╭─ DATASET
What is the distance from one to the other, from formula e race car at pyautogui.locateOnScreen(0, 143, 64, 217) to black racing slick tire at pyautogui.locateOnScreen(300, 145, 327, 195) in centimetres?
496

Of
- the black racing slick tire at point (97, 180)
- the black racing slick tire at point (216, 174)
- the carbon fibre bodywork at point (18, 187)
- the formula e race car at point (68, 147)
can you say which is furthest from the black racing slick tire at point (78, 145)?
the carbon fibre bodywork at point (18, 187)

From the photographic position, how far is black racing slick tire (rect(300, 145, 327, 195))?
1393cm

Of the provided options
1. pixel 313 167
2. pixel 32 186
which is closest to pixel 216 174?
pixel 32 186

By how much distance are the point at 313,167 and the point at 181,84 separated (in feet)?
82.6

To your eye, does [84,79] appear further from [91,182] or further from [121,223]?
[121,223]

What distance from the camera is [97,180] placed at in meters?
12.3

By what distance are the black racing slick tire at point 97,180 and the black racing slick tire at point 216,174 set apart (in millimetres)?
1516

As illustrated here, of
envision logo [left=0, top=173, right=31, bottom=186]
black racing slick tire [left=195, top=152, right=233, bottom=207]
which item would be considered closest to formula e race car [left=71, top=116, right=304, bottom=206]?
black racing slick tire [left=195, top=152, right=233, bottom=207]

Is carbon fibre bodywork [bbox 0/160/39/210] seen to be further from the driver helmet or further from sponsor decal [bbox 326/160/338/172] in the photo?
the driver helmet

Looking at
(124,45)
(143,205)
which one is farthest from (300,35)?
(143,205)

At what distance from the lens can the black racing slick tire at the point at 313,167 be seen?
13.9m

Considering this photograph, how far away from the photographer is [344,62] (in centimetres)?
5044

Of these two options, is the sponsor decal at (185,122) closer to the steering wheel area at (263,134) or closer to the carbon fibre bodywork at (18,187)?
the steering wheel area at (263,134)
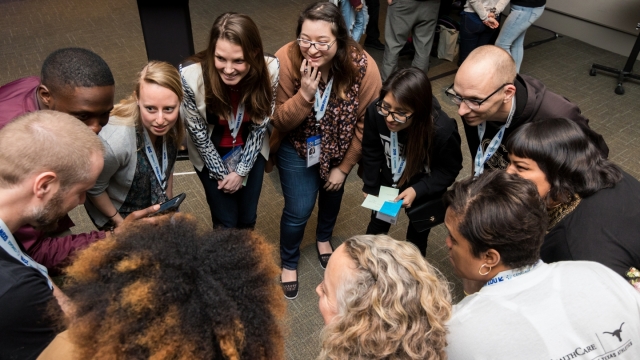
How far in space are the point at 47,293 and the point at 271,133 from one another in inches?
58.3

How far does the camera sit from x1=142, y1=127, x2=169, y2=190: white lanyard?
188cm

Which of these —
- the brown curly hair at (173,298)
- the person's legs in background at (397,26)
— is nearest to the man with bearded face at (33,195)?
the brown curly hair at (173,298)

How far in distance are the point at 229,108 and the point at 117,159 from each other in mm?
564

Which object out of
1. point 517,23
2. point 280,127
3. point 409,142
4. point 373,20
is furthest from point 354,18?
point 409,142

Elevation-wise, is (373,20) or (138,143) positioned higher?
(138,143)

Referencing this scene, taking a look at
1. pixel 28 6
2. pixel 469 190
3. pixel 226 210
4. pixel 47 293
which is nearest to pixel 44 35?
pixel 28 6

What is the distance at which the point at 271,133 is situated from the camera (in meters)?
2.40

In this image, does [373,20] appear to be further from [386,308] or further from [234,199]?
[386,308]

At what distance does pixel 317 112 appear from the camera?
223 centimetres

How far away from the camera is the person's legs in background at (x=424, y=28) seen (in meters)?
4.09

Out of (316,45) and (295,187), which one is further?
(295,187)

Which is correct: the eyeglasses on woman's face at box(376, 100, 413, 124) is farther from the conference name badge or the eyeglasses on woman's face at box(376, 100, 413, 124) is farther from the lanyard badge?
the conference name badge

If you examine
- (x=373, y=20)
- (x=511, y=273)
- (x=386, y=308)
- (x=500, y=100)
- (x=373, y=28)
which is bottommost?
(x=373, y=28)

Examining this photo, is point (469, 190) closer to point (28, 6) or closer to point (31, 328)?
point (31, 328)
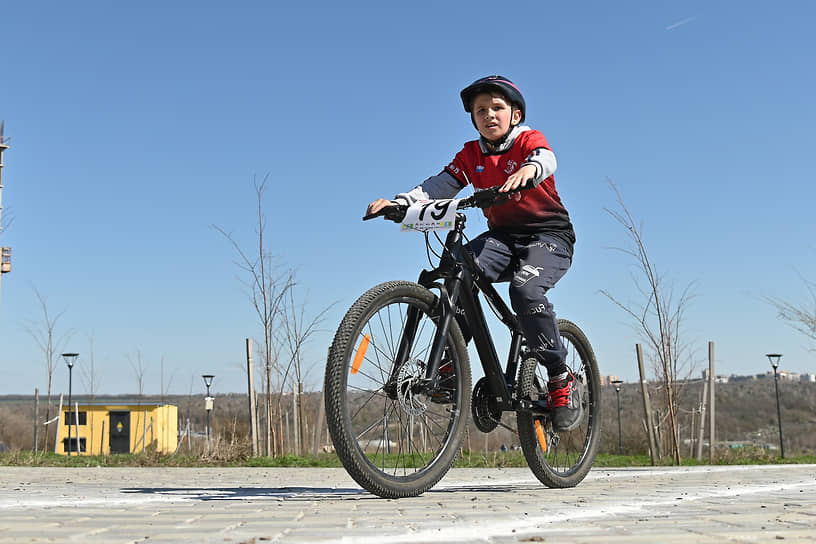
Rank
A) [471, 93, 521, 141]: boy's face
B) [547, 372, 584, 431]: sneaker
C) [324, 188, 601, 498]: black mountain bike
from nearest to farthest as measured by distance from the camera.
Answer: [324, 188, 601, 498]: black mountain bike < [471, 93, 521, 141]: boy's face < [547, 372, 584, 431]: sneaker

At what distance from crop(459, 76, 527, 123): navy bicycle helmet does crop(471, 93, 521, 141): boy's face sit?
0.02 meters

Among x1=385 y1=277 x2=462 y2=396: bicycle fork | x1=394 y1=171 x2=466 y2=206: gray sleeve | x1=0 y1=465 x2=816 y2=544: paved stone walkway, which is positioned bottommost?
x1=0 y1=465 x2=816 y2=544: paved stone walkway

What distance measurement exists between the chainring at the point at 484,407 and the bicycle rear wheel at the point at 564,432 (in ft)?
0.69

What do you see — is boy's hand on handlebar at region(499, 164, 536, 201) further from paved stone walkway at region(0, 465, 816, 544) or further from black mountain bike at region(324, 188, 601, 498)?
paved stone walkway at region(0, 465, 816, 544)

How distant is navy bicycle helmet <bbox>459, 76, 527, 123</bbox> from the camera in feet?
12.2

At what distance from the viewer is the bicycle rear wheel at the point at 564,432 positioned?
13.1 feet

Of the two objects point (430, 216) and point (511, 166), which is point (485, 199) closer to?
point (430, 216)

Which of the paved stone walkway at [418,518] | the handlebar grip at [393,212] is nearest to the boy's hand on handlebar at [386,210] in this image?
the handlebar grip at [393,212]

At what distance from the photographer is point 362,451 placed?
3.01 m

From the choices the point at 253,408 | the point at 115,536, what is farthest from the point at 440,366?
the point at 253,408

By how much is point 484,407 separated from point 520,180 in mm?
1047

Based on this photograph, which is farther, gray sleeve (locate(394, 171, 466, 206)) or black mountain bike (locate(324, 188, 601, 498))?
gray sleeve (locate(394, 171, 466, 206))

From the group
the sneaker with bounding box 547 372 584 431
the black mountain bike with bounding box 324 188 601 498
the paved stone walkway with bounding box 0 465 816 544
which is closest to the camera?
the paved stone walkway with bounding box 0 465 816 544

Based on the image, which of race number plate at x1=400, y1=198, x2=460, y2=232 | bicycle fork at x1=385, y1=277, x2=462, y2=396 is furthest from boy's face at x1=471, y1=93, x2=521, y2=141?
bicycle fork at x1=385, y1=277, x2=462, y2=396
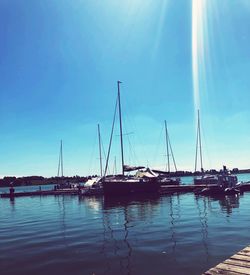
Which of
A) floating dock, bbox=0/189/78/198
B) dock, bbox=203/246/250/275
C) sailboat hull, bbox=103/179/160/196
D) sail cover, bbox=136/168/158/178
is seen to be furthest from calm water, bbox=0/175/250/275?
floating dock, bbox=0/189/78/198

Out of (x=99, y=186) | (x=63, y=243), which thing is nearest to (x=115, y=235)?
(x=63, y=243)

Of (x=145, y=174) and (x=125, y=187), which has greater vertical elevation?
(x=145, y=174)

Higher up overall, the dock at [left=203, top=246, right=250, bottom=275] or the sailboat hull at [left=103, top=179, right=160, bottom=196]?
the sailboat hull at [left=103, top=179, right=160, bottom=196]

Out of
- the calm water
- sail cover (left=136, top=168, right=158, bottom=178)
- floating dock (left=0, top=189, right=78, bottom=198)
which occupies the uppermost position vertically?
sail cover (left=136, top=168, right=158, bottom=178)

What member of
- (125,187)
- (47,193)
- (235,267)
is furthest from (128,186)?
(235,267)

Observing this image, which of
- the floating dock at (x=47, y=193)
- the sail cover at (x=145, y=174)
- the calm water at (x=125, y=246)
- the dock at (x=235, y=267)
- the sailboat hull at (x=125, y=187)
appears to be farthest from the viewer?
the floating dock at (x=47, y=193)

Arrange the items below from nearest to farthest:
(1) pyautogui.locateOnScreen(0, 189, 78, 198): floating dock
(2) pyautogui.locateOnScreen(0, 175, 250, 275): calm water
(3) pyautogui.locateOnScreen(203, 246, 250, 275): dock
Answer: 1. (3) pyautogui.locateOnScreen(203, 246, 250, 275): dock
2. (2) pyautogui.locateOnScreen(0, 175, 250, 275): calm water
3. (1) pyautogui.locateOnScreen(0, 189, 78, 198): floating dock

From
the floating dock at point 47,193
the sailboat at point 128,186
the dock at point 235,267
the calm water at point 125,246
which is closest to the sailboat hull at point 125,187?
the sailboat at point 128,186

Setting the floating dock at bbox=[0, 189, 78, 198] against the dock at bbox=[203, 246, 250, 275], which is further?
the floating dock at bbox=[0, 189, 78, 198]

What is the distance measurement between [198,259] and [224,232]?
21.7 feet

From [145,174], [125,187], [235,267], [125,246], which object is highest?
[145,174]

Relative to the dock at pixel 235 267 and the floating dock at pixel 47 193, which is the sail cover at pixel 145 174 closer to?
the floating dock at pixel 47 193

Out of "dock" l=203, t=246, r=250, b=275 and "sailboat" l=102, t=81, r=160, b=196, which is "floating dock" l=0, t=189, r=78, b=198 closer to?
"sailboat" l=102, t=81, r=160, b=196

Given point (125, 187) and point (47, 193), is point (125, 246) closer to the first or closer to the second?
point (125, 187)
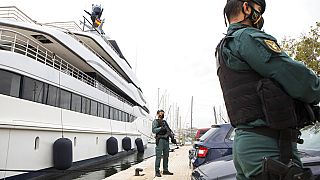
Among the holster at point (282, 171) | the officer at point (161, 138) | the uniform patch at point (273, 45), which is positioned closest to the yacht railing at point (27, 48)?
the officer at point (161, 138)

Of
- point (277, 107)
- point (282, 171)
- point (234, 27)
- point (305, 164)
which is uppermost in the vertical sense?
point (234, 27)

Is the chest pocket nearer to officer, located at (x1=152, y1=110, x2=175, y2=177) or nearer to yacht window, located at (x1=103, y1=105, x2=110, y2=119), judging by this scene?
officer, located at (x1=152, y1=110, x2=175, y2=177)

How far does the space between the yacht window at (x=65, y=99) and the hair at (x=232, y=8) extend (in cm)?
911

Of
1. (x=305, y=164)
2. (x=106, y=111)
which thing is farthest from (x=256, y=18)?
(x=106, y=111)

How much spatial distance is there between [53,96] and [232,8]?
8.69m

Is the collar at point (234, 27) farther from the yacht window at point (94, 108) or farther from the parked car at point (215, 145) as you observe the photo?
the yacht window at point (94, 108)

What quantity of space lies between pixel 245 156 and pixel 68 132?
9089 millimetres

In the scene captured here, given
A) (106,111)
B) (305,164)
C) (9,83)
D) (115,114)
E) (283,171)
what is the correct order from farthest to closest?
(115,114) < (106,111) < (9,83) < (305,164) < (283,171)

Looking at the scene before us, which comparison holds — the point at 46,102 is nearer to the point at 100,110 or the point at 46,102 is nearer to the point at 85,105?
the point at 85,105

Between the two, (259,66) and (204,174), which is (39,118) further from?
(259,66)

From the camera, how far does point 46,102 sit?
29.3 ft

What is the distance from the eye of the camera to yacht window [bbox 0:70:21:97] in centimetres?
704

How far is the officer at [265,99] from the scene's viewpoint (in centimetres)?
132

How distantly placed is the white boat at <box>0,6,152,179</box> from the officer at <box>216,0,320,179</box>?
╰─
TASK DIRECTIONS
Please transcribe the records word for word, starting at the line with "Is the chest" and continuing through the end of the records.

WRITTEN RESPONSE
Is the chest pocket nearer to officer, located at (x1=152, y1=110, x2=175, y2=177) or nearer to yacht window, located at (x1=103, y1=105, x2=110, y2=119), judging by this scene?
officer, located at (x1=152, y1=110, x2=175, y2=177)

How far does the space between the yacht window at (x=65, y=99) and the hair at (x=232, y=8) extend (in cm)?
911

Of
1. (x=305, y=164)
2. (x=106, y=111)
which thing is farthest from (x=256, y=18)?
(x=106, y=111)

How much spatial distance is there between [53,96] and [232,8]?
8.69m

Is the collar at point (234, 27) farther from the yacht window at point (94, 108) or farther from the parked car at point (215, 145) as you observe the photo?
the yacht window at point (94, 108)

What quantity of space lies between pixel 245 156 and pixel 68 132?
9089 millimetres

In the scene captured here, given
A) (106,111)
B) (305,164)
C) (9,83)
D) (115,114)
E) (283,171)
what is the correct order from farthest to closest?
(115,114) < (106,111) < (9,83) < (305,164) < (283,171)

Looking at the scene before us, which comparison holds — the point at 46,102 is nearer to the point at 100,110 or the point at 46,102 is nearer to the point at 85,105?
the point at 85,105

Between the two, (259,66) and (204,174), which is (39,118) further from?
(259,66)

From the camera, how far does point 46,102 sit?
29.3 ft

What is the distance from the eye of the camera to yacht window [bbox 0:70:21:97] in centimetres?
704

How far is the officer at [265,99] from the scene's viewpoint (in centimetres)?
132

How distantly placed is the white boat at <box>0,6,152,179</box> from the officer at <box>216,0,320,179</box>?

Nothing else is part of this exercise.